- [Objective]:
Rewrite the material below as a numbered list, one line per item, and leave out the blank lines.

- [Listed records]:

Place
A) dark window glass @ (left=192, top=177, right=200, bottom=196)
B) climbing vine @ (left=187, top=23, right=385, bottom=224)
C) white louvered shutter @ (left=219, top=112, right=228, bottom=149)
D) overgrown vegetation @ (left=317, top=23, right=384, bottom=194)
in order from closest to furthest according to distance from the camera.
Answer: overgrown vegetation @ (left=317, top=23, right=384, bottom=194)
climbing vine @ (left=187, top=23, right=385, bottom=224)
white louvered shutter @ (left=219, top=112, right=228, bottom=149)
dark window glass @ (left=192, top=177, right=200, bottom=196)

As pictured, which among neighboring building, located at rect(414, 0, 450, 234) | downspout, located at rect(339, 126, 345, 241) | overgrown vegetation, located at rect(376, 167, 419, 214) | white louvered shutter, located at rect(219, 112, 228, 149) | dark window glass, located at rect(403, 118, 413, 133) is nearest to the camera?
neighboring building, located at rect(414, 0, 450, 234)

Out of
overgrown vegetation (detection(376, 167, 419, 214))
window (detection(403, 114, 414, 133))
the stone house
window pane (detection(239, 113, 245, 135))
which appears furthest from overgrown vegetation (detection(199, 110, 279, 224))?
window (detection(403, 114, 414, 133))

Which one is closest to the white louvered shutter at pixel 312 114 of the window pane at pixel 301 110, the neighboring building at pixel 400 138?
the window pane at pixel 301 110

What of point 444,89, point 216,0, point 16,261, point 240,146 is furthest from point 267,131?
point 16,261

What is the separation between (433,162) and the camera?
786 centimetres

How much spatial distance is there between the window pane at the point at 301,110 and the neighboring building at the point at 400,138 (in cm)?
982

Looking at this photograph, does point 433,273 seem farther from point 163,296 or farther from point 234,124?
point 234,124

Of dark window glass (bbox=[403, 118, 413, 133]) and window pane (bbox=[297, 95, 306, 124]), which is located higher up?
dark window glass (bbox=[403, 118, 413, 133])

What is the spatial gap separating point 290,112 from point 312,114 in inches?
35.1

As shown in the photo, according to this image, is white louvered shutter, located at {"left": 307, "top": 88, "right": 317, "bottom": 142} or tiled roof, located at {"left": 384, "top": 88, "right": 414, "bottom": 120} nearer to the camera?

- [Right answer]:
1. Place
2. A) dark window glass @ (left=192, top=177, right=200, bottom=196)
3. B) climbing vine @ (left=187, top=23, right=385, bottom=224)
4. C) white louvered shutter @ (left=219, top=112, right=228, bottom=149)
5. D) overgrown vegetation @ (left=317, top=23, right=384, bottom=194)
6. in order from closest to furthest according to distance from the camera.
7. Answer: overgrown vegetation @ (left=317, top=23, right=384, bottom=194)
8. climbing vine @ (left=187, top=23, right=385, bottom=224)
9. white louvered shutter @ (left=219, top=112, right=228, bottom=149)
10. dark window glass @ (left=192, top=177, right=200, bottom=196)
11. As pictured, which among neighboring building, located at rect(414, 0, 450, 234) | downspout, located at rect(339, 126, 345, 241) | overgrown vegetation, located at rect(376, 167, 419, 214) | white louvered shutter, located at rect(219, 112, 228, 149) | dark window glass, located at rect(403, 118, 413, 133) is nearest to the camera?
12. neighboring building, located at rect(414, 0, 450, 234)
13. Out of
14. overgrown vegetation (detection(376, 167, 419, 214))
15. window (detection(403, 114, 414, 133))
16. the stone house
17. window pane (detection(239, 113, 245, 135))
18. which appears furthest from overgrown vegetation (detection(199, 110, 279, 224))?
19. window (detection(403, 114, 414, 133))
20. Which one is closest to the white louvered shutter at pixel 312 114 of the window pane at pixel 301 110, the neighboring building at pixel 400 138?
21. the window pane at pixel 301 110
22. What of point 444,89, point 216,0, point 16,261, point 240,146 is furthest from point 267,131?
23. point 16,261
24. What is the separation between (433,162) and the camera?
25. 786 centimetres
26. How much spatial distance is there between the window pane at the point at 301,110 and the neighboring building at the point at 400,138 (in cm)?
27. 982
28. Looking at this photograph, does point 433,273 seem farther from point 163,296 or farther from point 234,124?
29. point 234,124
30. Of dark window glass (bbox=[403, 118, 413, 133]) and window pane (bbox=[297, 95, 306, 124]), which is located higher up?
31. dark window glass (bbox=[403, 118, 413, 133])
32. What is the spatial gap separating point 290,112 from point 312,114 in inches?
33. 35.1
34. As shown in the photo, according to this image, is white louvered shutter, located at {"left": 307, "top": 88, "right": 317, "bottom": 142} or tiled roof, located at {"left": 384, "top": 88, "right": 414, "bottom": 120} nearer to the camera?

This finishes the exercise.